» **Text to read**:
Form of Restricted Stock Unit Agreement for awards granted to executives of Benefitfocus, Inc., dated November 1, 2022

Contract Categories: Business Finance - Stock Agreements
EX-10.1 3 d286132dex101.htm EX-10.1 EX-10.1

Exhibit 10.1

BENEFITFOCUS, INC.

THIRD AMENDED AND RESTATED 2012 STOCK PLAN

RESTRICTED STOCK UNIT AWARD GRANT NOTICE

Benefitfocus, Inc. (the “Company”), pursuant to its Third Amended and Restated 2012 Stock Plan (the “Plan”), hereby grants to Participant an award of Restricted Stock Units (“Units”) as set forth below (“Award”). This Award is subject to all of the terms and conditions as set forth herein, in the Restricted Stock Unit Award Agreement and the Plan, all of which are attached hereto and incorporated herein in their entirety.

 

Participant:    [●]
Date of Grant:    [●], 202[●]
Vesting Commencement Date:    N/A

Number of Restricted Stock Units

Subject to Award:

   [Number of shares equal to $[●] measured at the time of the grant utilizing a 20-day running average stock price]
Vesting Schedule:   

Subject to accelerated vesting as set forth below or in the Plan, the Units subject to this Award shall vest as follows:

 

50% of the Units will vest upon the consummation of a Change in Control (as defined below), subject to the Participant’s Continuous Service through the date of such occurrence.

 

50% of the Units will vest on the six-month anniversary of the consummation of a Change in Control, subject to the Participant’s Continuous Service (including for this purpose, to the Company successor, as applicable) through such anniversary date.

» **Provided records**:
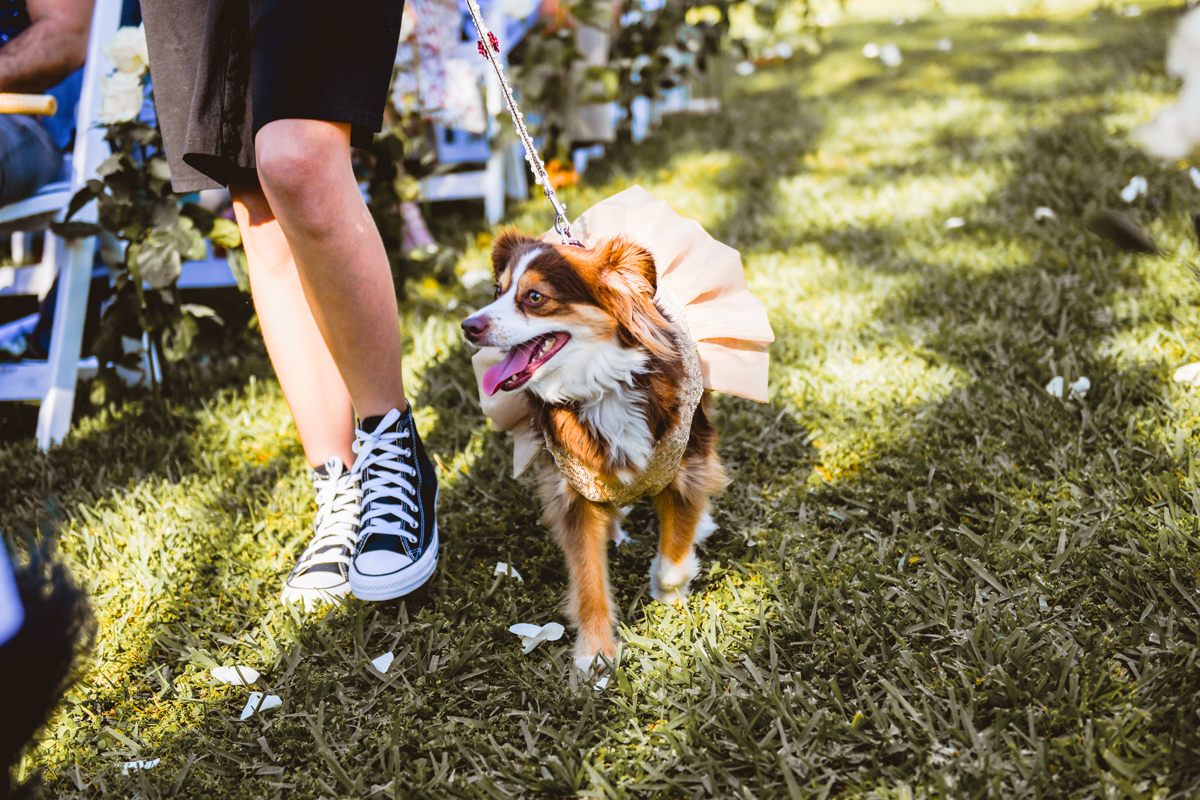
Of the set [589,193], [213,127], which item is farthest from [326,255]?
[589,193]

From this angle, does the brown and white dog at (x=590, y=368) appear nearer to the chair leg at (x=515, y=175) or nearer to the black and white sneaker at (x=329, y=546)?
the black and white sneaker at (x=329, y=546)

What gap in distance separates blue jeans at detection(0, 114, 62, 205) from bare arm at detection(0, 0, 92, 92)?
0.60ft

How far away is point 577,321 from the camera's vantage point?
1.59 meters

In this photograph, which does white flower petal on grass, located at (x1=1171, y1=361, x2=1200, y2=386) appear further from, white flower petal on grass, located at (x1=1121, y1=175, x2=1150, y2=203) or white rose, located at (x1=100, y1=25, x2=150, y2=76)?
white rose, located at (x1=100, y1=25, x2=150, y2=76)

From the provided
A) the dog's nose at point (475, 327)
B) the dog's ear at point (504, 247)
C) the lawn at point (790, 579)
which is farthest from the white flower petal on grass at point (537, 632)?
the dog's ear at point (504, 247)

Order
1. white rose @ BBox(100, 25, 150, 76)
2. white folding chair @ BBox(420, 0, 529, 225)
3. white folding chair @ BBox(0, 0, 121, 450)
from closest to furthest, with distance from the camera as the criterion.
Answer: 1. white rose @ BBox(100, 25, 150, 76)
2. white folding chair @ BBox(0, 0, 121, 450)
3. white folding chair @ BBox(420, 0, 529, 225)

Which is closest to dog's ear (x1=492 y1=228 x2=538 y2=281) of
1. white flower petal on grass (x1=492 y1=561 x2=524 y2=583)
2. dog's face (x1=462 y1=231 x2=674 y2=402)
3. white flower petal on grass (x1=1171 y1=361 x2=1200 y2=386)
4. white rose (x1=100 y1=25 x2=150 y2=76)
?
dog's face (x1=462 y1=231 x2=674 y2=402)

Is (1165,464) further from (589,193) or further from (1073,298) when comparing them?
(589,193)

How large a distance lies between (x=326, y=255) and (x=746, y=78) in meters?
6.74

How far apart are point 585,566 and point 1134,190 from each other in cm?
305

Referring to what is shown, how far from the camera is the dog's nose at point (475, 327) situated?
1.53 meters

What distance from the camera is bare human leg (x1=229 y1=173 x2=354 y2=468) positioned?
1.88 meters

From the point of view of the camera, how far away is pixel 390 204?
3275 millimetres

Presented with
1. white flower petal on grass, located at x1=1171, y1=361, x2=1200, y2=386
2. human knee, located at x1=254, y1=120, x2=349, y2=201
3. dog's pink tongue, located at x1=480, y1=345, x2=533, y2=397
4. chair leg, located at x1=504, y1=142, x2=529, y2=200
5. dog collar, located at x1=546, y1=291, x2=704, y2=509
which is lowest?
chair leg, located at x1=504, y1=142, x2=529, y2=200
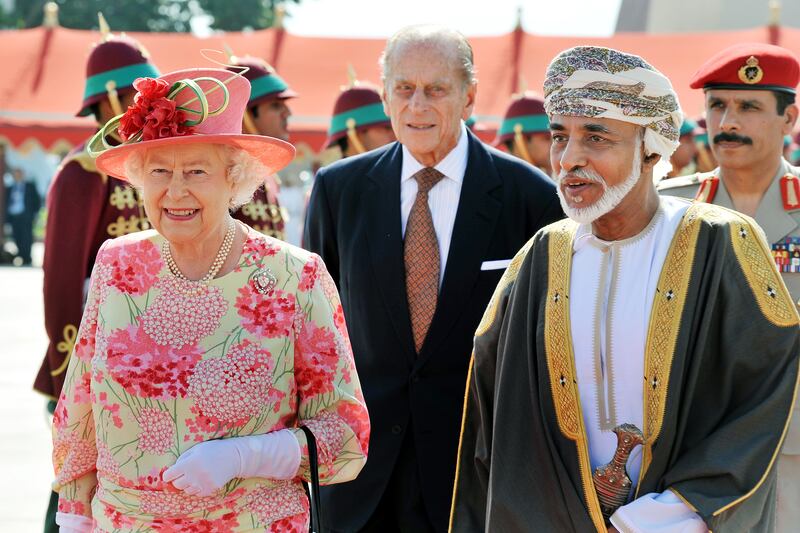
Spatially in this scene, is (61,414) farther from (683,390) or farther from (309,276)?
(683,390)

» **Task requirements**:
**a.** According to the Benefitfocus restricted stock unit agreement, what stock price is used to set the number of Units subject to the Award?
**b.** Pick up the Benefitfocus restricted stock unit agreement after its last sentence and carry it forward.

» **Expected answers**:
**a.** A 20-day running average stock price, measured at the time of the grant.

**b.**
For purposes of this Award, a “Change in Control” will be deemed to have occurred if any of the following conditions have occurred: (i) the merger or consolidation of the Company with another entity, where the Company is not the surviving entity and where immediately after the merger or consolidation (A) the Company’s stockholders immediately prior to the merger or consolidation hold less than 50% of the voting stock of the surviving entity or (B) the Company’s directors immediately prior to the merger or consolidation are less than a majority of the directors of the surviving entity; (ii) the sale of all or substantially all of the Company’s assets to a third party where immediately subsequent to the transaction (A) the Company’s stockholders immediately prior to the transaction hold less than 50% of the stock of said third party or (B) the Company’s directors immediately prior to the transaction are less than a majority of the board of directors of said third party; or (iii) a transaction or series of transactions, including a merger of the Company with another entity where the Company is the surviving entity, whereby (A) 50% or more of the voting stock of the Company immediately after the transaction is owned actually or beneficially by parties who held less than 30% of the Company’s voting stock, actually or beneficially, immediately prior to the transaction(s) or (B) the Company’s board of directors immediately after the transaction(s) or within 60 days thereof is comprised of less than a majority of the Company’s directors serving immediately prior to the transaction(s).


Accelerated Vesting:   

If the Participant’s Continuous Service is terminated by the Company or its successor without Cause, or by the Participant for Good Reason, at the time of the consummation of a Change in Control, or at any time thereafter and prior to the six-month anniversary of the consummation of a Change in Control, then all unvested Units will vest immediately prior to the effectiveness of such termination.

 

For purposes of this Award, the term “Cause” means (i) if the Participant is a party to a then-effective employment agreement with the Company or a subsidiary that defines “Cause” or a like term, the meaning set forth in such agreement at the time of the Participant’s termination of Continuous Service, or (ii) in the absence of such an agreement or definition, means the occurrence of any of the following: (A) the Participant’s violation of any applicable material law or regulation respecting the business of the Company; (B) the Participant’s conviction of, or plea of nolo contendere to, a felony or any crime involving fraud, embezzlement or any other act of moral turpitude; (C) the Participant’s act of dishonesty, fraud or misrepresentation made in connection with the Participant’s responsibilities as an employee; (D) the Participant’s gross misconduct that results in a reasonable probability of material injury (whether tangible or reputational) to the Company; or (E) the Participant’s material breach of any material obligations under any written agreement with the Company or the Participant’s continued failure to substantially perform the Participant’s material employment duties, which breach or failure is not cured to the Company’s reasonable satisfaction within five business days after notice thereof is delivered to the Participant.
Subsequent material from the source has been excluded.